▶ **WORKING DATA**:
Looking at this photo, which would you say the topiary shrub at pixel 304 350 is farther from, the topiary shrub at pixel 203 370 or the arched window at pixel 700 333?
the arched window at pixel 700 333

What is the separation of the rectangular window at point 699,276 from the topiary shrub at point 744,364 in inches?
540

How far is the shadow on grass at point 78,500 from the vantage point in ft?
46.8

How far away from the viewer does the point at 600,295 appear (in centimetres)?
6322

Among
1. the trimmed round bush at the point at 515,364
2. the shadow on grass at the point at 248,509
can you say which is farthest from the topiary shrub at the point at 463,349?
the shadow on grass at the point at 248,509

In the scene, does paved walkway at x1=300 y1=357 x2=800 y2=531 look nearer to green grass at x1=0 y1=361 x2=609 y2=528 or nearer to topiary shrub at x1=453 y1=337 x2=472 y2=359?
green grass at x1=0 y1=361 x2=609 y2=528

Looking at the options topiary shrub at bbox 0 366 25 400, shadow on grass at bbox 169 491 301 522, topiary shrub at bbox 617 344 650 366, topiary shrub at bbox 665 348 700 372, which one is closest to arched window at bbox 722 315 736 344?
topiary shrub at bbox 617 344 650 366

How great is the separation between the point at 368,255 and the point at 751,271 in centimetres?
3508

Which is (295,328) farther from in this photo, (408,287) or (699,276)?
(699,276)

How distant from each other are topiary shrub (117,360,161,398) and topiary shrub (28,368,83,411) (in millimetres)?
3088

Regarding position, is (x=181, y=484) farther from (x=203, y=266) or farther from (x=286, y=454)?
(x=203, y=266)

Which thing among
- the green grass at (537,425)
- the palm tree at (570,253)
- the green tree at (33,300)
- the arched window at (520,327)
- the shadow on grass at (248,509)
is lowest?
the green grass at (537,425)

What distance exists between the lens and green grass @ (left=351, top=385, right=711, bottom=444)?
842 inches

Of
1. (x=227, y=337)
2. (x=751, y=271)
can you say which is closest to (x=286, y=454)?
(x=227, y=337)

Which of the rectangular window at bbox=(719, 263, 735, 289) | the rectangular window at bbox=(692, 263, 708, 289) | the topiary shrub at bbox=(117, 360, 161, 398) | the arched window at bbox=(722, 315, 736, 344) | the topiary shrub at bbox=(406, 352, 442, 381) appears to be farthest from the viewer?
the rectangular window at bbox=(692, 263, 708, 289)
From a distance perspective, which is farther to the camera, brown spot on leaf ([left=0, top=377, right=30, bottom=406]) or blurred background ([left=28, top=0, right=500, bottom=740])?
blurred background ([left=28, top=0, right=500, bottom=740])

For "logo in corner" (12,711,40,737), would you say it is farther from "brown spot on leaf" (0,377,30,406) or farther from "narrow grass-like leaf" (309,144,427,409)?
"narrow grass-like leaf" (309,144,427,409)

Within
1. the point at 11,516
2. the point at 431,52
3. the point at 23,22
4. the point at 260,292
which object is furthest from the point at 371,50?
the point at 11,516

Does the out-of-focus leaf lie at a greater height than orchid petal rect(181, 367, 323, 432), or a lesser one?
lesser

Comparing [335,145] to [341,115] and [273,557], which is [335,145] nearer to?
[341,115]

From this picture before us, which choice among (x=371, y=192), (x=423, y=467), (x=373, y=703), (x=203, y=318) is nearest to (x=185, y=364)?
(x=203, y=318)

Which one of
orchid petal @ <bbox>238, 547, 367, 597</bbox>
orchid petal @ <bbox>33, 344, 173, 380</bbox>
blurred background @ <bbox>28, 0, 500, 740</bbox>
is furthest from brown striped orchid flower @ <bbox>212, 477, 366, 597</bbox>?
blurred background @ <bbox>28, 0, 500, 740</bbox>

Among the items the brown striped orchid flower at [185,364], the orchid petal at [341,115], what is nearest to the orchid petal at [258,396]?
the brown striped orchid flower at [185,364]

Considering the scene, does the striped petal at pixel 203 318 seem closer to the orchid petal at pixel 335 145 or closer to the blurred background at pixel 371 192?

▶ **EXERCISE**: Reproduce all of the material above word for word, leaving nothing out and adding nothing.

▶ **WORKED SOLUTION**:
Looking at this photo, which would you say the topiary shrub at pixel 304 350 is farther from, the topiary shrub at pixel 203 370 or the arched window at pixel 700 333?
the arched window at pixel 700 333

What is the separation of the rectangular window at point 699,276 from the topiary shrub at point 744,364 in inches?
540

How far is the shadow on grass at point 78,500 from the vantage point in ft?
46.8

How far away from the viewer does the point at 600,295 appear (in centimetres)?
6322

Among
1. the trimmed round bush at the point at 515,364
2. the shadow on grass at the point at 248,509
can you say which is farthest from the topiary shrub at the point at 463,349?
the shadow on grass at the point at 248,509

In the scene, does paved walkway at x1=300 y1=357 x2=800 y2=531 look nearer to green grass at x1=0 y1=361 x2=609 y2=528 or nearer to topiary shrub at x1=453 y1=337 x2=472 y2=359?
green grass at x1=0 y1=361 x2=609 y2=528

Looking at the options topiary shrub at bbox 0 366 25 400, shadow on grass at bbox 169 491 301 522, topiary shrub at bbox 617 344 650 366, topiary shrub at bbox 665 348 700 372, which one is closest to arched window at bbox 722 315 736 344?
topiary shrub at bbox 617 344 650 366

How great is the separation between the point at 368,255 and the point at 751,271 in centimetres?
3508

Which is (295,328) farther from in this photo, (408,287) or (699,276)?
(699,276)

How distant from each other are topiary shrub (117,360,161,398) and topiary shrub (28,368,83,411) (in millimetres)?
3088

Regarding position, is (x=181, y=484) farther from (x=203, y=266) or farther from (x=286, y=454)?
(x=203, y=266)

Which thing among
- the green grass at (537,425)
- the palm tree at (570,253)
- the green tree at (33,300)
- the arched window at (520,327)
- the shadow on grass at (248,509)
is lowest?
the green grass at (537,425)

What distance exists between the lens and green grass @ (left=351, top=385, right=711, bottom=444)?
842 inches

Of
1. (x=227, y=337)
2. (x=751, y=271)
can you say which is closest to (x=286, y=454)?
(x=227, y=337)

Which of the rectangular window at bbox=(719, 263, 735, 289) | the rectangular window at bbox=(692, 263, 708, 289) | the topiary shrub at bbox=(117, 360, 161, 398) | the arched window at bbox=(722, 315, 736, 344) | the topiary shrub at bbox=(406, 352, 442, 381) appears to be farthest from the viewer?
the rectangular window at bbox=(692, 263, 708, 289)
From a distance perspective, which is farther to the camera, brown spot on leaf ([left=0, top=377, right=30, bottom=406]) or blurred background ([left=28, top=0, right=500, bottom=740])?
blurred background ([left=28, top=0, right=500, bottom=740])

For "logo in corner" (12,711,40,737), would you say it is farther from "brown spot on leaf" (0,377,30,406) or farther from "narrow grass-like leaf" (309,144,427,409)?
"narrow grass-like leaf" (309,144,427,409)

Within
1. the point at 11,516
2. the point at 431,52
3. the point at 23,22
4. the point at 260,292
which object is furthest from the point at 371,50?
the point at 11,516

Does the out-of-focus leaf lie at a greater height than orchid petal rect(181, 367, 323, 432), or a lesser one?
lesser

Comparing [335,145] to [341,115] and [273,557], which is [335,145] nearer to?
[341,115]

From this picture before us, which choice among (x=371, y=192), (x=423, y=467), (x=373, y=703), (x=203, y=318) is nearest to (x=185, y=364)?
(x=203, y=318)

Which one of
orchid petal @ <bbox>238, 547, 367, 597</bbox>
orchid petal @ <bbox>33, 344, 173, 380</bbox>
blurred background @ <bbox>28, 0, 500, 740</bbox>
is furthest from brown striped orchid flower @ <bbox>212, 477, 366, 597</bbox>?
blurred background @ <bbox>28, 0, 500, 740</bbox>

Among the items the brown striped orchid flower at [185,364], the orchid petal at [341,115], what is nearest to the orchid petal at [258,396]?
the brown striped orchid flower at [185,364]

Considering the scene, does the striped petal at pixel 203 318 seem closer to the orchid petal at pixel 335 145 or closer to the blurred background at pixel 371 192?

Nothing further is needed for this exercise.